I am not complaining of M. Barthou. He did his best under most humiliating conditions to remain loyal to the conference which his government had joined in summoning. But his task was an impossible one. He was hampered, embarrassed and tangled at every turn. Whenever he took any step forward he was lassoed by a despatch from Paris. I have good authority for stating that he received over eight hundred of these communications in the course of the conference!
What could the poor man do under such bewildering conditions? The other European countries were perplexed and distracted. They were anxious that Genoa should end in a stable peace. There was no doubt about the sincerity, the passionate sincerity, of the desire for peace throughout Europe, but European nations could not help seeing that one of the great powers was working for a failure. They had a natural anxiety not to appear to take sides.
It is a marvel that in spite of this unfortunate attitude adopted by the French Government a pact was signed which has, at any rate, preserved the peace in Eastern Europe for several months.
Before the conference we heard of armies being strengthened along frontiers and of movements of troops with a menacing intent from the Baltic to the Black Sea. Genoa at least dispelled that cloud. But a permanent peace has not yet been established and the pact with Russia will soon expire. I am, however, hopeful that the spirit of Genoa will stand between contending armies and prevent the clash of swords.
All this, however, is leading me away from an examination of M. Clemenceau's suggestion that Britain did not keep faith in the matter of guaranteeing France against German aggression.
The offer was definitely renewed at Cannes, and M. Poincaré has not accepted it.
I have my own opinion as to why he has not done so. It is not merely that he does not wish to set the seal of his approval upon a predecessor's achievement. I am afraid the reason is of a more sinister kind. If France accepts Britain's guarantee of defence of her frontier every excuse for annexing the left bank of the Rhine disappears.
If this is the explanation, if French ministers have made up their minds that under no conditions will they, even at the end of the period of occupation, withdraw from the Rhine, then a new chapter opens in the history of Europe and the world, with a climax of horror such as mankind has never yet witnessed.
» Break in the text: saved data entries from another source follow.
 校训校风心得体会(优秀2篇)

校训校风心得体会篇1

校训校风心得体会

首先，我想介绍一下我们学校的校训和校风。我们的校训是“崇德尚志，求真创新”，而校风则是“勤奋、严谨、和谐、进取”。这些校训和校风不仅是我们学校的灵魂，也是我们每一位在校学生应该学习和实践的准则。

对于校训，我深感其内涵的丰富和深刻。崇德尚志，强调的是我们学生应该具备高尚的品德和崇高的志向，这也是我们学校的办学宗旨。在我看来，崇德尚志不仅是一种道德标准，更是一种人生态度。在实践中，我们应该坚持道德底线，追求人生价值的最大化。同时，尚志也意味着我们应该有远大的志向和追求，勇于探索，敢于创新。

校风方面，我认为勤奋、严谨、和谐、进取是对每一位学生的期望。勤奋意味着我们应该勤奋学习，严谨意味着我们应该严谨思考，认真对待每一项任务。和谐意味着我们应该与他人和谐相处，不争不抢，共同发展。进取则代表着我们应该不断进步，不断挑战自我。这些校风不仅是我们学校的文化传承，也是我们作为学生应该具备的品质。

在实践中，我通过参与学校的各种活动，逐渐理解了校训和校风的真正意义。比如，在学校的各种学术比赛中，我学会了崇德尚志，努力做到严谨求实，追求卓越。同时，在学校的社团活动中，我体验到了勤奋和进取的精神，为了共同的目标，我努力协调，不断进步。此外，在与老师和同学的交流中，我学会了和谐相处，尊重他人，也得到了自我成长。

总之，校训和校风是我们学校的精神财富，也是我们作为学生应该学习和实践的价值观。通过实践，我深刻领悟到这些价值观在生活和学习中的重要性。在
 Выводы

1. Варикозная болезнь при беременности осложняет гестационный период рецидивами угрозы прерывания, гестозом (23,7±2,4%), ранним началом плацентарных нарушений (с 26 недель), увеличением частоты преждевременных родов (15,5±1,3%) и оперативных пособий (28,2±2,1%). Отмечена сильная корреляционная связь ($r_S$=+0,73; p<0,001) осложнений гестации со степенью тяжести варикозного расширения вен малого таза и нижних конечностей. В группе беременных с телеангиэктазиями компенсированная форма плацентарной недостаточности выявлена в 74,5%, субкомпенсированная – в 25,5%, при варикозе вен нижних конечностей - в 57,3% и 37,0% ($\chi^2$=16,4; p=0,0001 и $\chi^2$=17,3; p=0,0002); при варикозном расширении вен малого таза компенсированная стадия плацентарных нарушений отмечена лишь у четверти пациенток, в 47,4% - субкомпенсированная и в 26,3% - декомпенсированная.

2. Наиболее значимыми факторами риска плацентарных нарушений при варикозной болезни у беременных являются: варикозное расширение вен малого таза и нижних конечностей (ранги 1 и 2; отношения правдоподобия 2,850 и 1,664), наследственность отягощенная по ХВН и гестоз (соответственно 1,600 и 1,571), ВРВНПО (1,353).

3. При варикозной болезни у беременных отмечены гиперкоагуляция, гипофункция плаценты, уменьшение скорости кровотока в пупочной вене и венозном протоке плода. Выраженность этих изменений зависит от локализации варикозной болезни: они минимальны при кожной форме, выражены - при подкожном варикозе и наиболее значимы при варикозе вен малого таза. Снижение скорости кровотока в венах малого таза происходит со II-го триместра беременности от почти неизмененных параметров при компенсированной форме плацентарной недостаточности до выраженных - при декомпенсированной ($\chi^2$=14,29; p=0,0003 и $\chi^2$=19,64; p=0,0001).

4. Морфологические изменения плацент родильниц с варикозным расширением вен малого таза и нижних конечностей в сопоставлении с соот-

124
The German provinces on the left bank of the Rhine are intensely German—in race, language, tradition and sympathies. There are seventy millions of Germans in Europe. A generation hence there may be a hundred millions. They will never rest content so long as millions of their fellow-countrymen are under a foreign yoke on the other side of the Rhine, and it will only be a question of time and opportunity for the inevitable war of liberation to begin.
We know what the last war was like. No one can foretell the terrors of the next. The march of science is inexorable, and wherever it goes it is at the bidding of men, whether to build or to destroy. Is it too much to ask that America should, in time, take an effective interest in the development along the Rhine? To that extent I am in complete accord with M. Clemenceau. Neither Britain nor America can afford to ignore the manœuvres going on along its banks. It is a far cry from the Rhine to the Mississippi, but not so far as it used to be.